The full grid is the Cartesian product across whichever are lists. Each point yields a fresh `RunConfig` with all three resolved to scalars (see `BenchmarkRunner._iter_grid_points` in [`runner.py`](../../../scripts/rag-perf/rag_perf/runner.py)). Run shape:

| Resolved grid | `iterations` | Output layout |
|---|---|---|
| 1 point | 1 | **Flat**: `run_<ts>/{report.md, results.json, results.csv, profiling/, aiperf_rag_on/}` |
| 1 point | >1 | Nested: `run_<ts>/iter_<i>/<single point>/...` |
| >1 points | any | Nested: `run_<ts>/iter_<i>/<CR:..._VDB-K:..._RERANKER-K:..._Model:...>/{profiling,aiperf_rag_on}/` |

When `aiperf.enabled: false`, top-level files become `profile_report.md` / `profile_results.json` / `profile_results.csv`.

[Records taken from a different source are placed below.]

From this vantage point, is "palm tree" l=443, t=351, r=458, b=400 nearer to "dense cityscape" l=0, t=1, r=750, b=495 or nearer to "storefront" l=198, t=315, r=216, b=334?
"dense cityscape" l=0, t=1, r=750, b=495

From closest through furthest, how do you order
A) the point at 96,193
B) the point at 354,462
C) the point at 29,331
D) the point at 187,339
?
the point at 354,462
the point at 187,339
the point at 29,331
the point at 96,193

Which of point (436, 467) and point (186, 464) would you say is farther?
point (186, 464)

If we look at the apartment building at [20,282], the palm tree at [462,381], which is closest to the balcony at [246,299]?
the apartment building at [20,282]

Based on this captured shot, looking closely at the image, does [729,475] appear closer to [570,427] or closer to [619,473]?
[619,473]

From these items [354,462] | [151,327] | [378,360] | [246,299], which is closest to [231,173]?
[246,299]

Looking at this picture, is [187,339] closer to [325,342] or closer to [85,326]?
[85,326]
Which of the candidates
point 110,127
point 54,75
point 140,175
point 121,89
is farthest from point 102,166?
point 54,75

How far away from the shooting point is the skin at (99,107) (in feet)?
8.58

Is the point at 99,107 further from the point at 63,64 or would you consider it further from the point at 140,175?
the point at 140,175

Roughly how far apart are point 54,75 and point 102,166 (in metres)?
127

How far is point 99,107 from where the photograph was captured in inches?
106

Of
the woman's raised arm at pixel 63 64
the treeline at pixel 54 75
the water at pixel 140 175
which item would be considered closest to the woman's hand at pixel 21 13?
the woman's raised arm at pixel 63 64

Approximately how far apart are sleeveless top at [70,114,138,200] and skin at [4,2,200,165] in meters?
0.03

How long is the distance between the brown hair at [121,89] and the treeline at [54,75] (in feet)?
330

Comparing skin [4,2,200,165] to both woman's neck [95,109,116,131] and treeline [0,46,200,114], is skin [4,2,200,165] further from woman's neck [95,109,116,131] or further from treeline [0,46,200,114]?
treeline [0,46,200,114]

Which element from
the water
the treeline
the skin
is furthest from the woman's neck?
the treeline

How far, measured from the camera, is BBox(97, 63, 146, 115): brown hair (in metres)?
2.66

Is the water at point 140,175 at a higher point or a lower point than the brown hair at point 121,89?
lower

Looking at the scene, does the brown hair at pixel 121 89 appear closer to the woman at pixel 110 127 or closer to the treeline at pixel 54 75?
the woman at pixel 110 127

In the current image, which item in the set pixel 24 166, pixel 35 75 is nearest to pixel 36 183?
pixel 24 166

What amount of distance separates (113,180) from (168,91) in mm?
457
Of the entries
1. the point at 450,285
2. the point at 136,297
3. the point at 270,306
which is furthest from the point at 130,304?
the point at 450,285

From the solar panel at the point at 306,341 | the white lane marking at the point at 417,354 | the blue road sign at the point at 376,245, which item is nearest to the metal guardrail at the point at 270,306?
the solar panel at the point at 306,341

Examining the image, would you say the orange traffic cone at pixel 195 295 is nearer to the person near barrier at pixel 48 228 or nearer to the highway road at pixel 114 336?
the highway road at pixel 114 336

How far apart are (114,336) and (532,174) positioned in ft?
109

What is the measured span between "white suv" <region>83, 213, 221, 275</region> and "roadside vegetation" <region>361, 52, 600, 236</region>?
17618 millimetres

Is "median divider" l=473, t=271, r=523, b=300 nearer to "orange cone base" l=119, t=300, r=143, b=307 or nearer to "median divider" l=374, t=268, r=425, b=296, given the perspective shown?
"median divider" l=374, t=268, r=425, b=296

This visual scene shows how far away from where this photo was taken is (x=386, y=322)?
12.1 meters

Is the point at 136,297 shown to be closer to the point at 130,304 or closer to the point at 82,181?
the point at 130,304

## Validation invariants (worth remembering)

- `load.concurrency` rejects `[]`, scalar `<1`, list with `<1` entries, and **duplicates**.
- `rag.vdb_top_k` / `reranker_top_k` enforce range (`1–400` / `1–25`), reject duplicates in lists, reject empty lists.
- `load.warmup_requests >= 1` (aiperf rejects 0).
- `input` XOR rule: both `file` and `synthetic` set → fail; neither set → auto-fill `synthetic` with defaults.
- `input.file` extension must be `.jsonl` or `.csv`; anything else → fail.
- For `synthetic.mode: dataset_based`, either `dataset_file` or `dataset_name` must be set.

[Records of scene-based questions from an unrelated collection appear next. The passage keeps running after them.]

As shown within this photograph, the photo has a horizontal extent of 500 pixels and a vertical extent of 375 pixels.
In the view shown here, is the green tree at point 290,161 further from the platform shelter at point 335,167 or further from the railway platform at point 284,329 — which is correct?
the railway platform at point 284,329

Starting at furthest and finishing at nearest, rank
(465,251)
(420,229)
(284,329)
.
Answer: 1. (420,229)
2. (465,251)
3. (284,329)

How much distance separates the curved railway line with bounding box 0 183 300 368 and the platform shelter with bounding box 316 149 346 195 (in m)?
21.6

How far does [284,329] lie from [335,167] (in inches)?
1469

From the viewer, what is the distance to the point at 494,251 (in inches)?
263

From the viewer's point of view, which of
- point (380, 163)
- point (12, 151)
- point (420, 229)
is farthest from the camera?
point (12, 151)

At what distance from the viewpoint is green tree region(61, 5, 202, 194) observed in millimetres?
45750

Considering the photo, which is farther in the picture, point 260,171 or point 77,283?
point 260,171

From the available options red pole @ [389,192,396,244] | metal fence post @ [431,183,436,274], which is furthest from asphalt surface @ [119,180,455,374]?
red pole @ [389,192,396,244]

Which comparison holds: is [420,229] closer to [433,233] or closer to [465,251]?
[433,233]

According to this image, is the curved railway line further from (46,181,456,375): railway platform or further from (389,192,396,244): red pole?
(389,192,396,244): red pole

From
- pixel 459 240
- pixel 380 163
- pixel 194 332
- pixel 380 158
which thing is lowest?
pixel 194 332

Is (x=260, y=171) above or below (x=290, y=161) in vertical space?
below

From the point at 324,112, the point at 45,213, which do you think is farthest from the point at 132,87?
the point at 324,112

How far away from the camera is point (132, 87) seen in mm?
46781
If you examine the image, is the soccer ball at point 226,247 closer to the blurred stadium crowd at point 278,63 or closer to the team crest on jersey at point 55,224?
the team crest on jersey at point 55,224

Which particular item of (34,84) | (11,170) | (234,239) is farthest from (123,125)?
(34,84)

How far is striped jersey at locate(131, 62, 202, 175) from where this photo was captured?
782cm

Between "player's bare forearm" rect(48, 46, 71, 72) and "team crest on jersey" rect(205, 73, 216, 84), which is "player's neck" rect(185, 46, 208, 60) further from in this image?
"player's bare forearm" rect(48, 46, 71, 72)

These all run at YAML load time in `_load_config` (cli.py). Errors print a per-field bullet list and exit 1 — no benchmark code runs, no output dir is created.

## Programmatic overrides

For tests / scripted invocations:

```python
from rag_perf.config import RunConfig
cfg = RunConfig.from_yaml("scripts/rag-perf/configs/single_run.yaml")
cfg = cfg.with_overrides(load__concurrency=[1, 4, 8], rag__vdb_top_k=50)
```

Double-underscore = nested key. `with_overrides` re-runs Pydantic validation on the merged config. There is **no** equivalent on the CLI — see [SKILL.md](../SKILL.md) "CLI is config-only" gotcha.